| Task statement |
Repeat the entries below exactly. Drop the pictures.

*** Opening Data shown ***

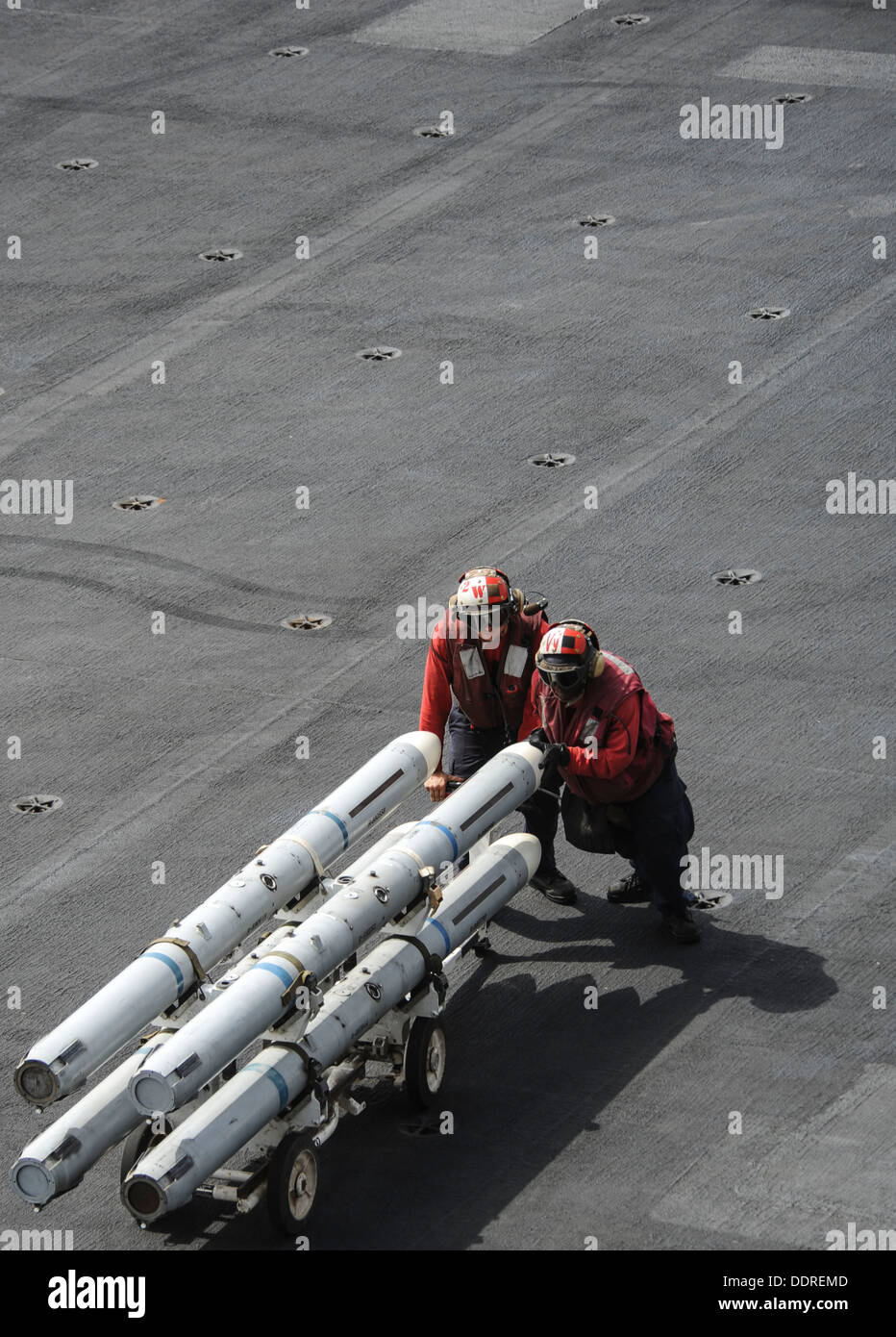 Aviation Ordnancemen 3rd Class Brendan Tuller, left, and Lashell Richmond, both assigned to the Argonauts of Strike Fighter Squadron (VFA) 147, push ordnance across the flight deck of the aircraft carrier USS Nimitz (CVN 68). The Nimitz Carrier Strike Gro - Stock Image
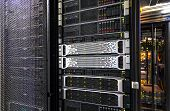 Server rack with working mainframe disk storage and yellow LED indicator inside poster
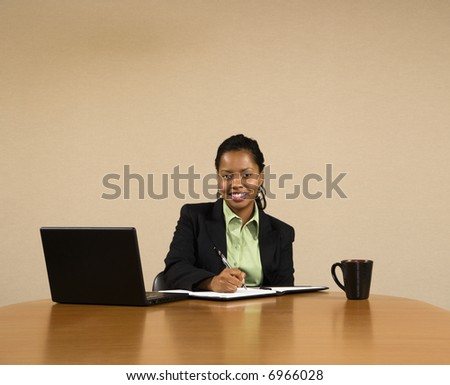 Businesswoman sitting at conference table with laptop computer and coffee cup smiling and writing in book. - stock photo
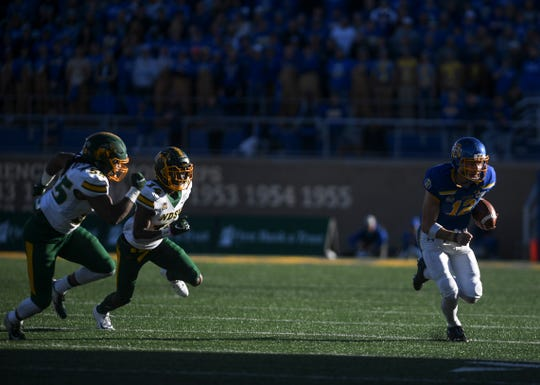 SDSU quarterback Kanin Nelson (12) runs the ball in the Dakota Marker game against NDSU on Saturday, Oct. 26, 2019 at Dana J. Dykhouse Stadium in Brookings, S.D.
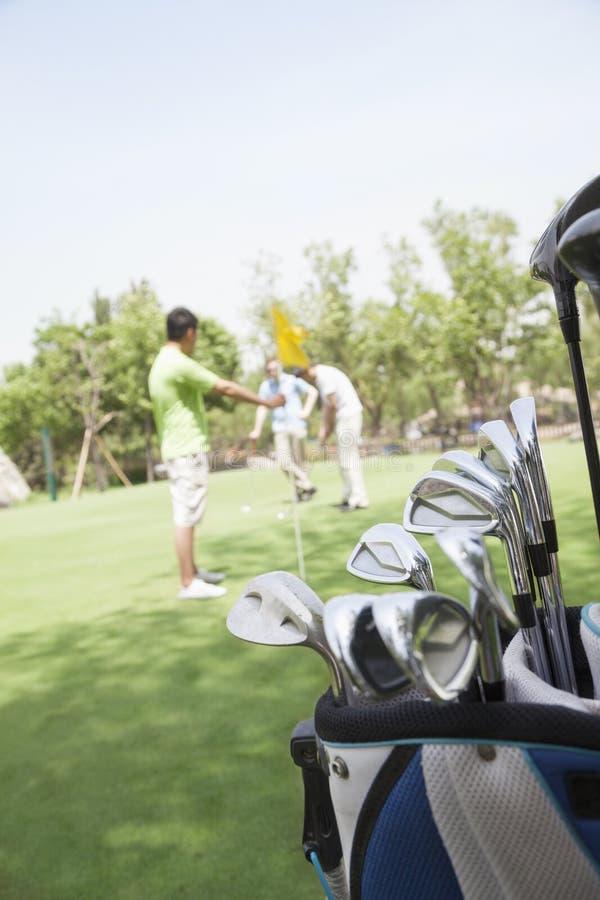 Drie vrienden die golf op de golfcursus, nadruk op de theebus spelen stock foto's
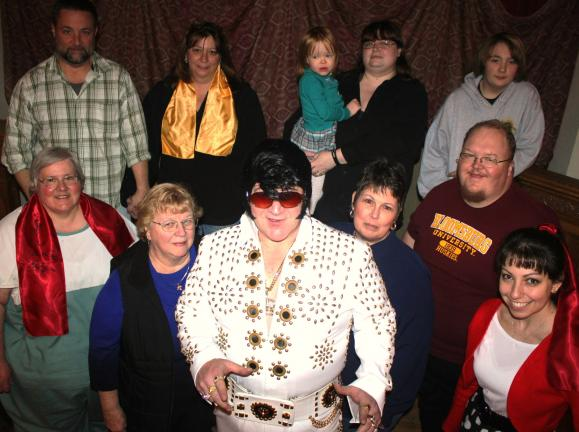 "ANDREW LEIBENGUTH/SPECIAL TO THE TIMES NEWS Summit Hill Heritage Center volunteers and board members pictured with Elvis impersonator ""Johnny M"" from front left are President Deb Ranck, treasurer Elenora Clay, performing artist and singer ""Johnny M""…"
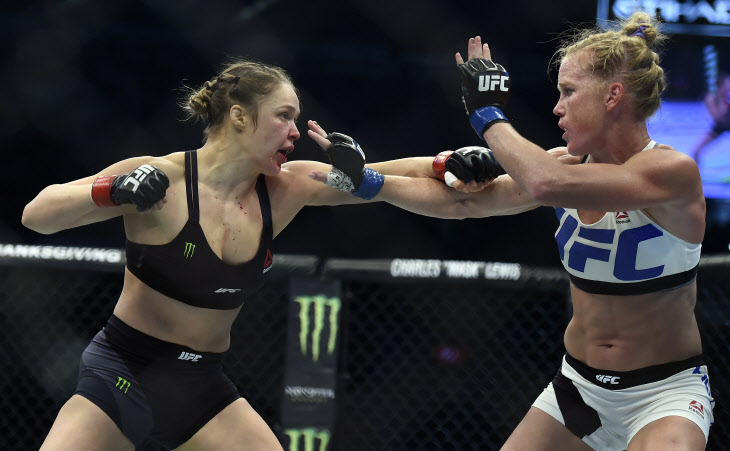 FILE - In this Sunday, Nov. 15, 2015 file photo, Ronda Rousey, left, and Holly Holm fight during their UFC 193 bantamweight title bout in Melbourne, Australia. Holm pulled off a stunning upset victory over Rousey in the fight, knocking out the women's bantamweight champion in the second round with a powerful kick to the head Sunday. Ronda Rousey says she had dark thoughts after she lost her bantamweight title to Holly Holm in Australia last year, her first defeat since joining UFC, Tuesday, Feb. 16, 2016. (AP Photo/Andy Brownbill, File)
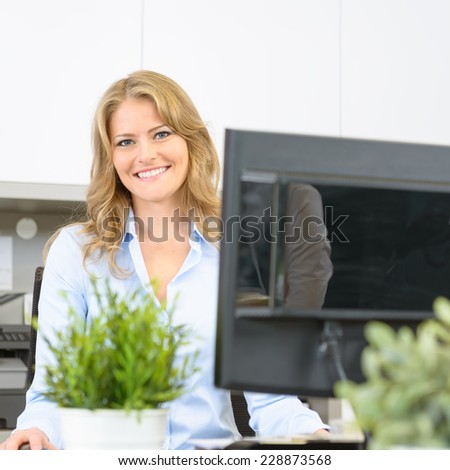 Happy woman sitting at her desk at work - stock photo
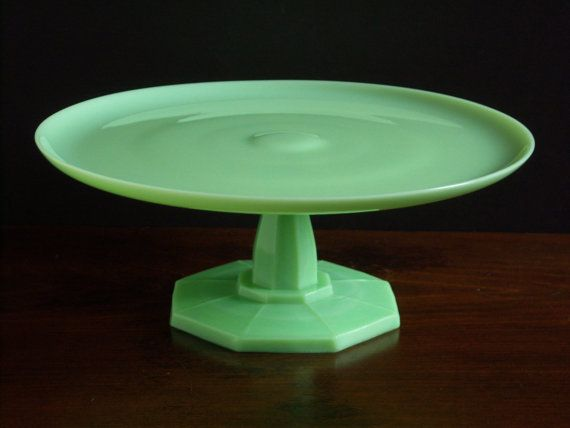 Fabulous vintage Jadeite green milk glass pedestal cake stand. Beautiful pale green color with a wonderful octagonal fluted pedestal base.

*** Closing Data shown ***

| Response to this task |
 Aviation Ordnancemen 3rd Class Brendan Tuller, left, and Lashell Richmond, both assigned to the Argonauts of Strike Fighter Squadron (VFA) 147, push ordnance across the flight deck of the aircraft carrier USS Nimitz (CVN 68). The Nimitz Carrier Strike Gro - Stock Image
 Server rack with working mainframe disk storage and yellow LED indicator inside poster
 Businesswoman sitting at conference table with laptop computer and coffee cup smiling and writing in book. - stock photo
 SDSU quarterback Kanin Nelson (12) runs the ball in the Dakota Marker game against NDSU on Saturday, Oct. 26, 2019 at Dana J. Dykhouse Stadium in Brookings, S.D.
 Drie vrienden die golf op de golfcursus, nadruk op de theebus spelen stock foto's
 "ANDREW LEIBENGUTH/SPECIAL TO THE TIMES NEWS Summit Hill Heritage Center volunteers and board members pictured with Elvis impersonator ""Johnny M"" from front left are President Deb Ranck, treasurer Elenora Clay, performing artist and singer ""Johnny M""…"
 FILE - In this Sunday, Nov. 15, 2015 file photo, Ronda Rousey, left, and Holly Holm fight during their UFC 193 bantamweight title bout in Melbourne, Australia. Holm pulled off a stunning upset victory over Rousey in the fight, knocking out the women's bantamweight champion in the second round with a powerful kick to the head Sunday. Ronda Rousey says she had dark thoughts after she lost her bantamweight title to Holly Holm in Australia last year, her first defeat since joining UFC, Tuesday, Feb. 16, 2016. (AP Photo/Andy Brownbill, File)
 Happy woman sitting at her desk at work - stock photo
 Fabulous vintage Jadeite green milk glass pedestal cake stand. Beautiful pale green color with a wonderful octagonal fluted pedestal base.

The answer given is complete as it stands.